• What is required:
The expected output is every line of the data exactly as shown, minus the images.

• Records provided:
----------------
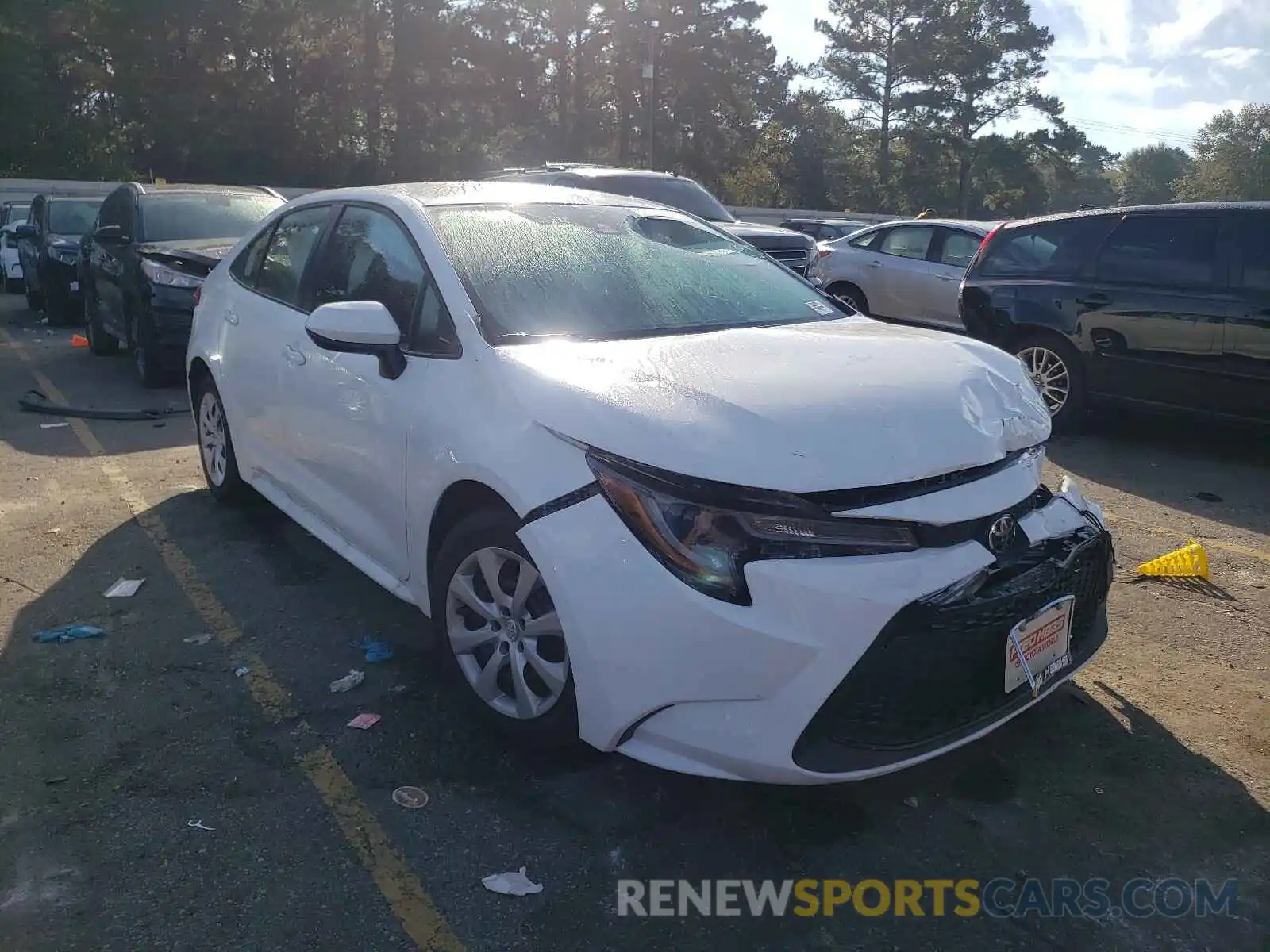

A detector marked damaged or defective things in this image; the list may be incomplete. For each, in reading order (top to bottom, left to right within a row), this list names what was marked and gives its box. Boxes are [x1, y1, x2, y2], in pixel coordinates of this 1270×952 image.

black damaged car [83, 182, 286, 382]
dented hood [492, 321, 1048, 495]
damaged front bumper [514, 457, 1111, 784]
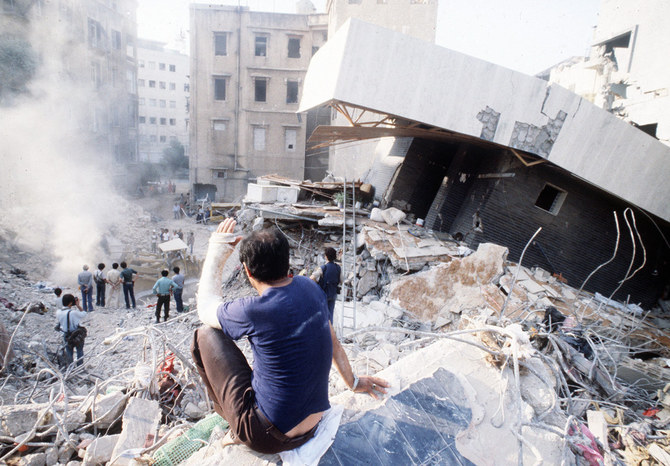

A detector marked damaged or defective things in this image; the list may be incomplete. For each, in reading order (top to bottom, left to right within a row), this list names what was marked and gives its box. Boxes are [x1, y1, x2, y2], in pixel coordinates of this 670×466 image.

damaged building wall [420, 149, 670, 308]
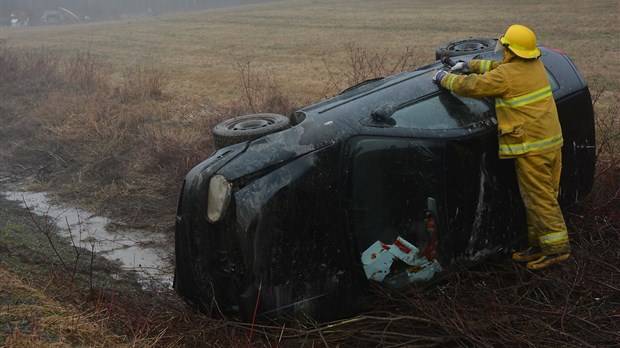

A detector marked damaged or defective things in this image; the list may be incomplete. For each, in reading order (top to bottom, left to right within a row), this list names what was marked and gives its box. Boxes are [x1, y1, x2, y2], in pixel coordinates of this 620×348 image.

overturned black vehicle [173, 38, 596, 320]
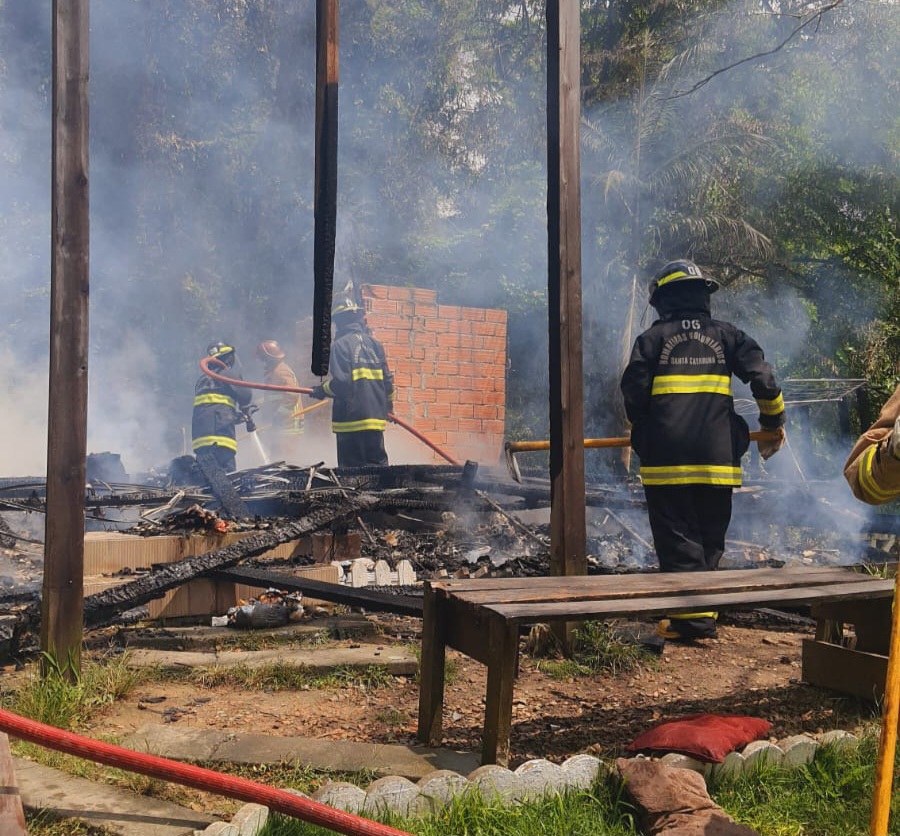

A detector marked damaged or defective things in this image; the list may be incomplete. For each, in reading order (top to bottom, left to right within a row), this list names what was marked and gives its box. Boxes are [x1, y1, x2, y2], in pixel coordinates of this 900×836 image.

charred wood plank [75, 494, 374, 624]
charred wood plank [213, 564, 424, 616]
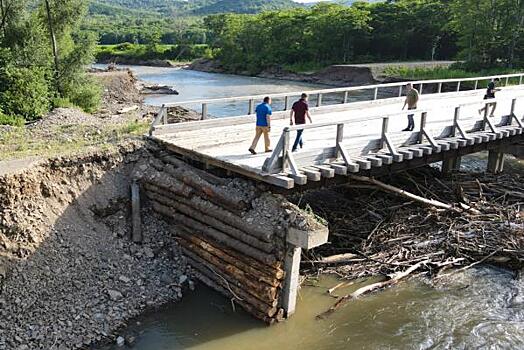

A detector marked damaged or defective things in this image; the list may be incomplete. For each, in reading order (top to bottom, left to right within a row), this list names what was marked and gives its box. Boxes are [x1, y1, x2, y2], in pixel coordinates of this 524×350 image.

damaged wooden bridge [143, 73, 524, 322]
damaged wooden bridge [147, 72, 524, 189]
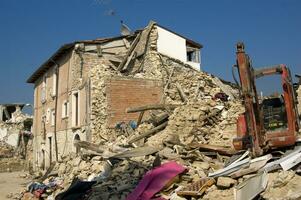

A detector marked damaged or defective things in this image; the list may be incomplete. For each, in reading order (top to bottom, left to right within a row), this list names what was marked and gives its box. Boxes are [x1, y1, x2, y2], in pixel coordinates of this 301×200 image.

damaged house [27, 21, 205, 170]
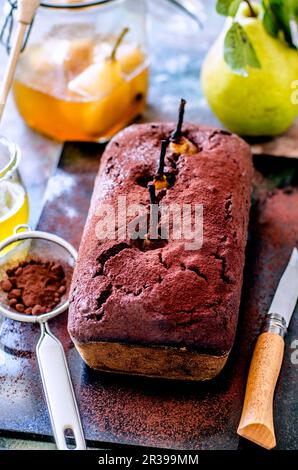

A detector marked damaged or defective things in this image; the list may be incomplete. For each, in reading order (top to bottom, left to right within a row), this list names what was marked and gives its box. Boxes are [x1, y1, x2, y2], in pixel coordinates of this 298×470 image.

rusty textured background [0, 145, 296, 450]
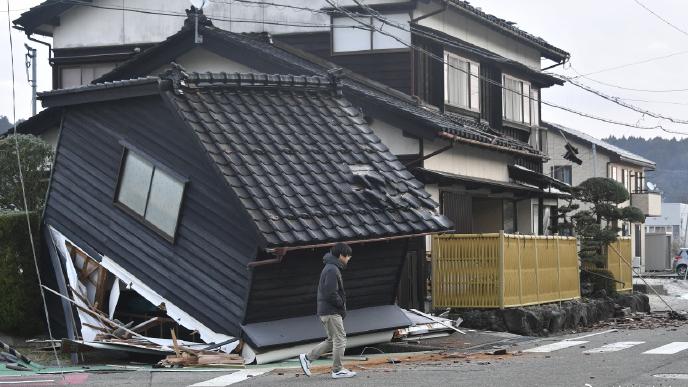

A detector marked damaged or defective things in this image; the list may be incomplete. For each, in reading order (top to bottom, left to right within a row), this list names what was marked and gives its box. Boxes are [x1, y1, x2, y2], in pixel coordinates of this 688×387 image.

damaged building [40, 66, 454, 364]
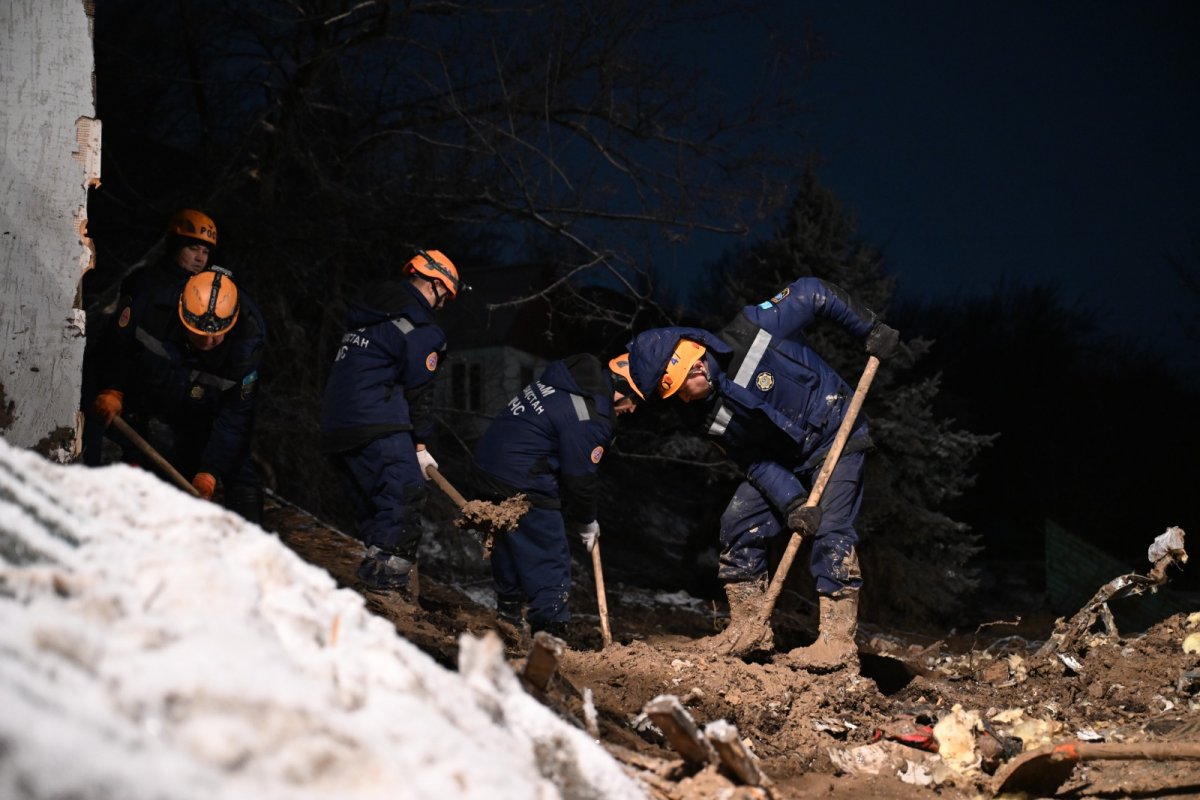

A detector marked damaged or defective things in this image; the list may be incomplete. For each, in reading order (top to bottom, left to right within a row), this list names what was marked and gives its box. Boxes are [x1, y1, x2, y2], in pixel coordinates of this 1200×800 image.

broken wood plank [523, 633, 564, 690]
broken wood plank [648, 690, 710, 767]
broken wood plank [700, 719, 768, 786]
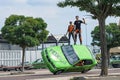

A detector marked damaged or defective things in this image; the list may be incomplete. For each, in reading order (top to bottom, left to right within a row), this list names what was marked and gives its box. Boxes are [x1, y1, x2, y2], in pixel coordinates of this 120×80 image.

overturned green car [41, 44, 97, 74]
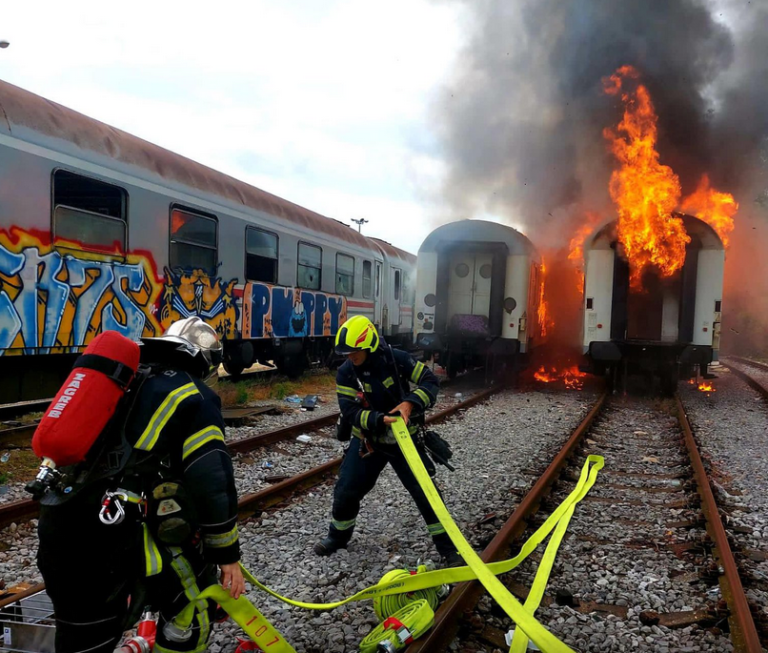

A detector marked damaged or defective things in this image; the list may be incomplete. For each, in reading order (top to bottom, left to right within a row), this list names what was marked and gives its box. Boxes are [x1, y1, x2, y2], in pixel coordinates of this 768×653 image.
----------------
• Task output:
A detector marked damaged or defective things in this image; the list may be incomplete. For each, in reading order (top to bottom, left to right within a row), this list names what was marked and gives its box. Boxes are [x1, y1, x2, y2], in pixel coordinates of this 1270×952 image.

black damaged car [83, 182, 286, 382]
dented hood [492, 321, 1048, 495]
damaged front bumper [514, 457, 1111, 784]

A detector marked damaged or defective things in this image; the list may be incomplete. For each, in reading order (top to bottom, left to right within a row), this list names what was marked and gives its box. Boxes are [x1, y1, x2, y2], in pixel coordinates of this 670×466 image.

damaged building wall [420, 149, 670, 308]

A detector marked damaged or defective things in this image; the list may be incomplete. For each, in reading order (top to bottom, left to right within a row), this list names what was marked and gives its box. Boxes are [x1, y1, x2, y2], in pixel coordinates of this 620×348 image.

overturned black vehicle [173, 38, 596, 320]

A detector marked damaged or defective things in this image; the list may be incomplete. For each, in reading order (top to bottom, left to right within a row), this list names what was marked and gives its box. Boxes are [x1, y1, x2, y2], in pixel coordinates of this 900×836 image.

charred wood plank [75, 494, 374, 624]
charred wood plank [213, 564, 424, 616]

A detector marked damaged or defective things in this image; the list may be incomplete. For each, in reading order (top to bottom, left to right within a row), this list names what was marked and gives its box. Boxes are [x1, y1, x2, y2], in pixel coordinates of this 524×350 image.

damaged wooden bridge [143, 73, 524, 322]
damaged wooden bridge [147, 72, 524, 189]

A detector marked damaged or defective things in this image; the list may be incomplete. For each, in reading order (top to bottom, left to right within a row), this list names what was marked and gives its box. Boxes are [x1, y1, x2, y2], in pixel coordinates of this 301×200 image.

damaged house [27, 21, 205, 170]

A detector marked damaged or defective things in this image; the list may be incomplete. For each, in reading order (top to bottom, left to right within a row), this list names what was marked and gives its box. Boxes are [x1, y1, x2, y2], in pixel coordinates of this 298×470 image.

rusty textured background [0, 145, 296, 450]

A detector marked damaged or defective things in this image; the list may be incomplete. For each, in reading order (top to bottom, left to right within a row), this list names what was marked and gives its box. Boxes are [x1, y1, x2, y2], in pixel coordinates of this 688×387 image.

damaged building [40, 66, 454, 364]

A detector marked damaged or defective things in this image; the list may be incomplete. For each, in reading order (top to bottom, left to right within a row), this list names what was marked and gives its box. Boxes are [x1, y1, x2, y2], in pixel coordinates of this 1200×800 image.

broken wood plank [523, 633, 564, 690]
broken wood plank [648, 690, 710, 767]
broken wood plank [700, 719, 768, 786]

A detector marked damaged or defective things in this image; the list may be incomplete. For each, in reading order (top to bottom, left to right within a row), this list names what was marked and gives its box. Boxes are [x1, y1, x2, y2], in pixel coordinates of this 120×80 image.

overturned green car [41, 44, 97, 74]

A detector marked damaged or defective things in this image; the list may be incomplete. For each, in reading order (top to bottom, left to right within a row), this list names what was marked and gives its box. Boxes are [x1, y1, x2, y2], in pixel coordinates of this 768×653 image.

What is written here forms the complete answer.